The community occupational therapist visits Darcy a lot. She has helped him get equipment to help him be more comfortable, independent and mobile. The community physiotherapist also visits regularly.
5. Frank and his wife Anita have been living in their rural home for more than 40 years. They have three children, none of whom lives in the area. Anita was recently diagnosed with dementia that progressed over the last few years. She is no longer able to manage her own bathing, dressing, cooking or other personal care activities. Lately, she started wandering and neighbours have returned her home on several occasions.
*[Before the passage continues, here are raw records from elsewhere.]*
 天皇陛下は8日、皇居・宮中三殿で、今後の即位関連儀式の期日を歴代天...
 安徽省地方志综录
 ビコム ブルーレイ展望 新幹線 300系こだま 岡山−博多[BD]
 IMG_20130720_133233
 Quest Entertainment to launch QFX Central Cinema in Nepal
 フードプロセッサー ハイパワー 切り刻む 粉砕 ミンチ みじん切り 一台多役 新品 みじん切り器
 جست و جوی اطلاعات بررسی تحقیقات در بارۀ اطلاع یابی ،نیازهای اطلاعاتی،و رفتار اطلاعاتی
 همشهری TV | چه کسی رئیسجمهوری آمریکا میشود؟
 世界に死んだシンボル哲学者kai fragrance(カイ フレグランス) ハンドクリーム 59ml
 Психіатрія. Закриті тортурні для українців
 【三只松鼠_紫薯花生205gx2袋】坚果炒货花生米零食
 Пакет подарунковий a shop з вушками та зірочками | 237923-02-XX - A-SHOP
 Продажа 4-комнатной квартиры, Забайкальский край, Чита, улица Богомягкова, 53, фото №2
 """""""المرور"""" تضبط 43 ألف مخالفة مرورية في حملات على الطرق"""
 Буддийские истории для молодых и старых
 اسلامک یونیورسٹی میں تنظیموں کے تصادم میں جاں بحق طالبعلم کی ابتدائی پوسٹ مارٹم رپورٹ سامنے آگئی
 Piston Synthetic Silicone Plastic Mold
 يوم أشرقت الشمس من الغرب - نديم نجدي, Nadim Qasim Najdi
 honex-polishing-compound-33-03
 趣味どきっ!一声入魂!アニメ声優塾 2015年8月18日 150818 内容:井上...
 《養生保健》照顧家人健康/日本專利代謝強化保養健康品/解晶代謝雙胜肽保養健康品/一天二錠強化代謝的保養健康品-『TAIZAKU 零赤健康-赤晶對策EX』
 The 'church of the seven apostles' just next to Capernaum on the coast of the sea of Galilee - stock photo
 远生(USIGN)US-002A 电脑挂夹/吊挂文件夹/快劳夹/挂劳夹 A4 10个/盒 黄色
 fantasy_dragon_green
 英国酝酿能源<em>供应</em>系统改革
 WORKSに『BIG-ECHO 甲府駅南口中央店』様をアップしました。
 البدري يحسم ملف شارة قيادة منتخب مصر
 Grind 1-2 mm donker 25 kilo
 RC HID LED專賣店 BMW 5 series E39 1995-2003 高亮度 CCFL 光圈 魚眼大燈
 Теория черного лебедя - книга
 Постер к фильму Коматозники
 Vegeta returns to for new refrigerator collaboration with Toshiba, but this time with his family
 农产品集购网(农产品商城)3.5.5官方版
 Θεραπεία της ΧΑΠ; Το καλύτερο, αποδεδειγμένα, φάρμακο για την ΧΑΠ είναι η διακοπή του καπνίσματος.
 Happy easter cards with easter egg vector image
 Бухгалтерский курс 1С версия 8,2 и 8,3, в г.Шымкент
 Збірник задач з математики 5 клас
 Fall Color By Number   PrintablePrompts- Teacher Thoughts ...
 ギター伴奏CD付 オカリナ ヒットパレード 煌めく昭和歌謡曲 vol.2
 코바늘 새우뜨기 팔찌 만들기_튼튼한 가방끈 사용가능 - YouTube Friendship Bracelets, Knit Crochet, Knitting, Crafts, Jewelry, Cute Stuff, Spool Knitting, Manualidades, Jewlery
Frank provides all of Anita’s care. He takes care of the housekeeping and shopping while Anita comes along in the family car. He has health concerns of his own. He was recently hospitalized for complications from his diabetes. Frank has high blood pressure and arthritis. He is finding it hard to manage his and Anita’s many medications. He wants to stay living at home where he can look after Anita and himself for as long possible.
A case manager has done a detailed assessment of both Frank’s and Anita’s needs. The case manager set up home support services to assist with Anita’s daily care. The case manager arranged for Anita to go to a local adult day program two days a week so Frank could have a break. Frank has been given information to help him manage his diabetes. He has been given information to help plan for his and Anita’s future care needs. The case manager has also helped Frank get his and Anita’s medications organized. The community pharmacist put the medications into blister packages. Now it is easier for them to take their medication on the right day and at the right time.